━━━ Extrait choisi
Lecture du mardi 10 mai 2022
REPUBLIQUE FRANCAISE

AU NOM DU PEUPLE FRANCAIS



Vu la procédure suivante :

1° Sous le n° 442698, par une requête et un mémoire en réplique, enregistrés les 12 août 2020 et 19 janvier 2022 au secrétariat du contentieux du Conseil d'Etat, l'association chambre FNAIM de l'immobilier du Nord demande au Conseil d'Etat :

1°) d'annuler pour excès de pouvoir la décision implicite du 30 juin 2020 par laquelle le Premier ministre a rejeté sa demande d'abrogation du décret n° 2020-41 du 22 janvier 2020 fixant le périmètre du territoire de la métropole européenne de Lille sur lequel est mis en place le dispositif d'encadrement des loyers prévu à l'article 140 de la loi du 23 novembre 2018 portant évolution du logement, de l'aménagement et du numérique ;

2°) d'annuler ce décret.
━━━━━━
━━━ Liste de données
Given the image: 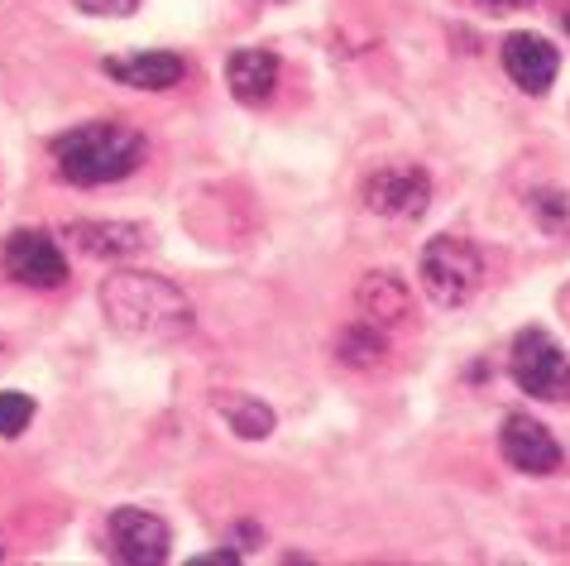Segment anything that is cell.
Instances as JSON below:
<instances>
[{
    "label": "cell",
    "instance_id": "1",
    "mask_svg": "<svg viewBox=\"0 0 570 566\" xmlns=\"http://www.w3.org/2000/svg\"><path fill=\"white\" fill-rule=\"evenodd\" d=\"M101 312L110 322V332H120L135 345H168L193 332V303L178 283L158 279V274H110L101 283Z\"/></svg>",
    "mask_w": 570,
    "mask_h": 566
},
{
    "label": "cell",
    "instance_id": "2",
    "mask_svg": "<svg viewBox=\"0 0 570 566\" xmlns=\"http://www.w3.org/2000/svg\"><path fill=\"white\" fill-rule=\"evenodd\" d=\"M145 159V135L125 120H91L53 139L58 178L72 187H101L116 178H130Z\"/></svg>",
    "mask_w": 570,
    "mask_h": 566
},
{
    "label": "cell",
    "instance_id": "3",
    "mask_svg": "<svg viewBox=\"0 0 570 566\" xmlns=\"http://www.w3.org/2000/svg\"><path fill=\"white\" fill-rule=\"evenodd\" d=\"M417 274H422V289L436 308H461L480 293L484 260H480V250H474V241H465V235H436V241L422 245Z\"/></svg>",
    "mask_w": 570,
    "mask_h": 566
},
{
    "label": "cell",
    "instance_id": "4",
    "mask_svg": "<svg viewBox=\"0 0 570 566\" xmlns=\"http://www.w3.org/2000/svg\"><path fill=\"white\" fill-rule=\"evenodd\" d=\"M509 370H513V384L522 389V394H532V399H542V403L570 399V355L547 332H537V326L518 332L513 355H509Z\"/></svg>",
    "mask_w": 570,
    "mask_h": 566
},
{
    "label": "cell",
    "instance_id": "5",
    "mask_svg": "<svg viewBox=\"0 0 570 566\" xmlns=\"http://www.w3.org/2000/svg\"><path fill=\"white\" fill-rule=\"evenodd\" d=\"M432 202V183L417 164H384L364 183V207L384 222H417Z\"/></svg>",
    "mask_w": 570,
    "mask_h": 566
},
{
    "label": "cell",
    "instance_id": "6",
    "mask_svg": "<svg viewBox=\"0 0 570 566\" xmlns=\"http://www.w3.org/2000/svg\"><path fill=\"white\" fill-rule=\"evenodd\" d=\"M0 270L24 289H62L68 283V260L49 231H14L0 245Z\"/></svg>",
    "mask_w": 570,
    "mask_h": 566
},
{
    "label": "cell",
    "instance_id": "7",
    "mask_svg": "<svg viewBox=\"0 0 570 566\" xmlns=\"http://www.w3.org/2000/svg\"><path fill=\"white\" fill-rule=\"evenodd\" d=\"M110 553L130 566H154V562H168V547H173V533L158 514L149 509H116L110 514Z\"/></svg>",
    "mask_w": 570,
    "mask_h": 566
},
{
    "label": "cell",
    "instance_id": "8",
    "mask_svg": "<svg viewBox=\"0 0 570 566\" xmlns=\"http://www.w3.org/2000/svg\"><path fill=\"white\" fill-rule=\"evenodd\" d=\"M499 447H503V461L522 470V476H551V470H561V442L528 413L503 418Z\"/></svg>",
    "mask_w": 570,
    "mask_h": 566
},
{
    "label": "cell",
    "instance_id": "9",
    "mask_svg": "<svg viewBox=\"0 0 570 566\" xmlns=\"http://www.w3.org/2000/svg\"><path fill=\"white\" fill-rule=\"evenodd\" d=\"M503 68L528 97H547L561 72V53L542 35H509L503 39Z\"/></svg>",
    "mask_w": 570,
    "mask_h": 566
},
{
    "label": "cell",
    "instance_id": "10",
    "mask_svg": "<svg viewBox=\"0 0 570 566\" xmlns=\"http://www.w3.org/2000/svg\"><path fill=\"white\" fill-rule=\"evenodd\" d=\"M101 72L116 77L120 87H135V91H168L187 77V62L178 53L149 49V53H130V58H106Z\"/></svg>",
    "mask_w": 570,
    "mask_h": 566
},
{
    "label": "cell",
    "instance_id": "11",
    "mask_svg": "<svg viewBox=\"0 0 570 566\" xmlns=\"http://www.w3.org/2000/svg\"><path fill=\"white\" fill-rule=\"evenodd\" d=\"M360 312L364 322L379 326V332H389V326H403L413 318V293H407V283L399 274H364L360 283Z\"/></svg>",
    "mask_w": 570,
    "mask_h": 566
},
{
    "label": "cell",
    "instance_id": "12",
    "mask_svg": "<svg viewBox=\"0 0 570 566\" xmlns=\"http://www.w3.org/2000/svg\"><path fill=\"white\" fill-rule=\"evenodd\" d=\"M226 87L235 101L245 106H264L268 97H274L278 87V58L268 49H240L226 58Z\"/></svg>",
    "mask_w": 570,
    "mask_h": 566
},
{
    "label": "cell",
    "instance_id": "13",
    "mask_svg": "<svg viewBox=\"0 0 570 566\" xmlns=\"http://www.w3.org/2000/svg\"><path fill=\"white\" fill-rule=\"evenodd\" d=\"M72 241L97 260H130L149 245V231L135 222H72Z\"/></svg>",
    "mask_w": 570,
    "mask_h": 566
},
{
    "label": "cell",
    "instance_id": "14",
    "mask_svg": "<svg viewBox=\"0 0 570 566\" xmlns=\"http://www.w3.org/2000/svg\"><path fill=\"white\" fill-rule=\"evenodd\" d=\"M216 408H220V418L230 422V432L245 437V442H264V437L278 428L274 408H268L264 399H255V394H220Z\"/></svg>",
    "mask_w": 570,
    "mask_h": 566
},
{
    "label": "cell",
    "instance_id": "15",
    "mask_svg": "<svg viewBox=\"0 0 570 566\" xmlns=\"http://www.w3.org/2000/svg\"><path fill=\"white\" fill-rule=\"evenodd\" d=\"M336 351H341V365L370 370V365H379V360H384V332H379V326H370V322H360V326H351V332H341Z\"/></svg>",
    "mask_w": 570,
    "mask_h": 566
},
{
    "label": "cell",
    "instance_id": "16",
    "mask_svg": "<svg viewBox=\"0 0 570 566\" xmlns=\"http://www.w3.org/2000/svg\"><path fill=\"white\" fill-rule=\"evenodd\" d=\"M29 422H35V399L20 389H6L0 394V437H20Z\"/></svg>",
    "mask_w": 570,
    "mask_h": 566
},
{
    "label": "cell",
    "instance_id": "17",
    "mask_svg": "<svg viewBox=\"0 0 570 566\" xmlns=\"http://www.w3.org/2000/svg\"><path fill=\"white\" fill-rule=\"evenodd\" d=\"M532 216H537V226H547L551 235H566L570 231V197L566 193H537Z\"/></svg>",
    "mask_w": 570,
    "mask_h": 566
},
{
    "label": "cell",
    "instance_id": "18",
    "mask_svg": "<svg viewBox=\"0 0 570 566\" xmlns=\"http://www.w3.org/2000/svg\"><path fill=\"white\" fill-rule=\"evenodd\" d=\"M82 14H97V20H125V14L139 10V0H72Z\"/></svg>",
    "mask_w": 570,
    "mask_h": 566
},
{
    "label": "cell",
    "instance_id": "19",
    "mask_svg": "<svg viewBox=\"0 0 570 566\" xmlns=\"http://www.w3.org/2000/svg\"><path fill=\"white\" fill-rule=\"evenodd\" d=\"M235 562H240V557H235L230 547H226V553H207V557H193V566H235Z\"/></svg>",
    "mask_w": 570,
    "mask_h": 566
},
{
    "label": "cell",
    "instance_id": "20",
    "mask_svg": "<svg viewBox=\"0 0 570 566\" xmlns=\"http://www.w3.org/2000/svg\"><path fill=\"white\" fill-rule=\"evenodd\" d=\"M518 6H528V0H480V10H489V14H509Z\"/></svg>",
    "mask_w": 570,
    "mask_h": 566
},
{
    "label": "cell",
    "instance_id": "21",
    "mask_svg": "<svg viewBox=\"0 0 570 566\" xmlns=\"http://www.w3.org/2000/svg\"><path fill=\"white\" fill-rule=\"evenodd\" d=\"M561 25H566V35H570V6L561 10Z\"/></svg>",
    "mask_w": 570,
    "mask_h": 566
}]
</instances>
━━━━━━
■ Consigne: Recopiez mot pour mot le passage de l'extrait choisi qui commence aux mots « Vu la procédure » et s'arrête après « d'annuler ce décret. ».

■ Réponse:
Vu la procédure suivante :

1° Sous le n° 442698, par une requête et un mémoire en réplique, enregistrés les 12 août 2020 et 19 janvier 2022 au secrétariat du contentieux du Conseil d'Etat, l'association chambre FNAIM de l'immobilier du Nord demande au Conseil d'Etat :

1°) d'annuler pour excès de pouvoir la décision implicite du 30 juin 2020 par laquelle le Premier ministre a rejeté sa demande d'abrogation du décret n° 2020-41 du 22 janvier 2020 fixant le périmètre du territoire de la métropole européenne de Lille sur lequel est mis en place le dispositif d'encadrement des loyers prévu à l'article 140 de la loi du 23 novembre 2018 portant évolution du logement, de l'aménagement et du numérique ;

2°) d'annuler ce décret.